Afghanistan’s education system is ruined, as the majority of its teachers-women-are imprisoned within their homes. The Afghani economy suffers from a 240 percent monetary rate of inflation, and has declined sharply from internal instability and a crumbling infrastructure. UN-imposed sanctions for the Taliban’s refusal to extradite Osama bin Laden, a Saudi-born millionaire suspected of financing terrorist activities directed at the U.S., have aggravated the economic deterioration.
In late March, a famine striking several districts in northern Afghanistan prompted hundreds of families to flee into Pakistan amid reports of widespread death. They join more than 2.6 million other Afghani exiles, the largest single refugee group on earth.

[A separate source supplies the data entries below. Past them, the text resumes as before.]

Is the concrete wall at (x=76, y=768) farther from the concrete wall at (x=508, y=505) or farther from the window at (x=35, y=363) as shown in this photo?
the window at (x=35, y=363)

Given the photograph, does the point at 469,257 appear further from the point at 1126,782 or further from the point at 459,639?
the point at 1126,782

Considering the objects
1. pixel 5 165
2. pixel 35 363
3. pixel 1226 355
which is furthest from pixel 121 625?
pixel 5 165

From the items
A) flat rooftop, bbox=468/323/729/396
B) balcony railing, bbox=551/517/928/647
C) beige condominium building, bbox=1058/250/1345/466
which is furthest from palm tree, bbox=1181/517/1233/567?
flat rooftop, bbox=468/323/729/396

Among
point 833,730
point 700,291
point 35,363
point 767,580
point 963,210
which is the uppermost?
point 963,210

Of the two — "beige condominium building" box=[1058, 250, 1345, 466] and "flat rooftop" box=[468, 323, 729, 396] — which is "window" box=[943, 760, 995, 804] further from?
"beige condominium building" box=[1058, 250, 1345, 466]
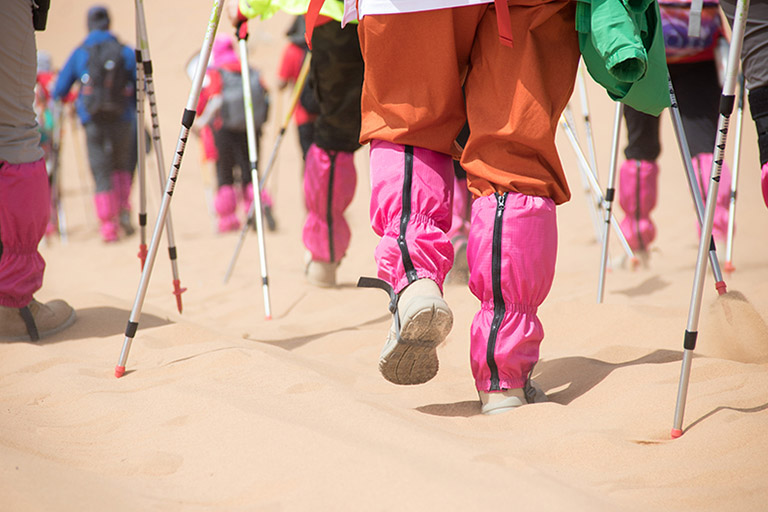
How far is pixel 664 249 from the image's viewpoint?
5.48m

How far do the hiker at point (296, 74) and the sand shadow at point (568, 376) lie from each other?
2481 millimetres

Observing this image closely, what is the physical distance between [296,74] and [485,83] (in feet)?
14.4

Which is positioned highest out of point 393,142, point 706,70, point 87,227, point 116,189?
point 706,70

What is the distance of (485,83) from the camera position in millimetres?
1925

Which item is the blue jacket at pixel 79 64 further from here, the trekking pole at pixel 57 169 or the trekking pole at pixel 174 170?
the trekking pole at pixel 174 170

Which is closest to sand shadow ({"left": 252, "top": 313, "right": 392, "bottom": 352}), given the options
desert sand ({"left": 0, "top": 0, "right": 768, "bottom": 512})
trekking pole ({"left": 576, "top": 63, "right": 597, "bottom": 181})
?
desert sand ({"left": 0, "top": 0, "right": 768, "bottom": 512})

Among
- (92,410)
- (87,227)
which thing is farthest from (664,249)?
(87,227)

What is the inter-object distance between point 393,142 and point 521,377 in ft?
2.17

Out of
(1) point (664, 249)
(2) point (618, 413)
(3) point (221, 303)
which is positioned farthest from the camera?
(1) point (664, 249)

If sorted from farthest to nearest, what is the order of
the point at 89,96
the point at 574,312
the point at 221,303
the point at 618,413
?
the point at 89,96 → the point at 221,303 → the point at 574,312 → the point at 618,413

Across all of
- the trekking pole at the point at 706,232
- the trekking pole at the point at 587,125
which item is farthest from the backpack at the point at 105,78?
the trekking pole at the point at 706,232

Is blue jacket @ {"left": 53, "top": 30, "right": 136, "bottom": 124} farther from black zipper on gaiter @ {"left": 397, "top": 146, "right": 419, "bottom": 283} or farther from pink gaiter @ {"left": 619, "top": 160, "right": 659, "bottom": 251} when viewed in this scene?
black zipper on gaiter @ {"left": 397, "top": 146, "right": 419, "bottom": 283}

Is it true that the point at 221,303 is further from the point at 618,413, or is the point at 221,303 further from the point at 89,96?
the point at 89,96

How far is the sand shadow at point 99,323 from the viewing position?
9.22 feet
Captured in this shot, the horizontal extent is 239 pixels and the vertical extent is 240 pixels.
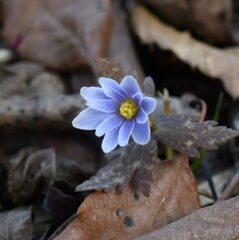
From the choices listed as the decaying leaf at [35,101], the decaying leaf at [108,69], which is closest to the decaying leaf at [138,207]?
the decaying leaf at [108,69]

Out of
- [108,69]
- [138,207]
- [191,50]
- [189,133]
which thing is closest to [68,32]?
[191,50]

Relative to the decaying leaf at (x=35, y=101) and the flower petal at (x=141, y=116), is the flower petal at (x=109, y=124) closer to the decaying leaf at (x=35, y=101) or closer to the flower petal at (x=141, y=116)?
the flower petal at (x=141, y=116)

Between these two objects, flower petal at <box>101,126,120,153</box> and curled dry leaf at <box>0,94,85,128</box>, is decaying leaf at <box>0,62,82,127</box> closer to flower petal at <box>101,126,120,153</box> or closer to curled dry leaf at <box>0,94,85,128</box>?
curled dry leaf at <box>0,94,85,128</box>

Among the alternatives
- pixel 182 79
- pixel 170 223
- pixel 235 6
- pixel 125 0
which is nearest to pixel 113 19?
pixel 125 0

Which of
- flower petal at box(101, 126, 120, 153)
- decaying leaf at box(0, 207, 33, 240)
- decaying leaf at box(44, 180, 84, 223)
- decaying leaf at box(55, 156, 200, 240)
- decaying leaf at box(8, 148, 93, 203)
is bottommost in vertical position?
decaying leaf at box(0, 207, 33, 240)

Contemporary Afghanistan is a sharp contrast to that of yesteryear. The socialist policies that once promoted gender equality and economic growth have been reversed as the Taliban imposes Islamic social customs and laws so archaic, many have been rejected even in fundamentalist Iran. The U.S. government took the lead in financing and training the Mujahideen and should concede its responsibility for the Taliban dictatorship. Afghanistan represents the worst scenario of American interference in a foreign state, causing incomprehensible misfortune for all Afghani citizens.
U.S. leaders are well advised to cease their strategic and economic ambitions within nations in strife to prevent another such tragedy.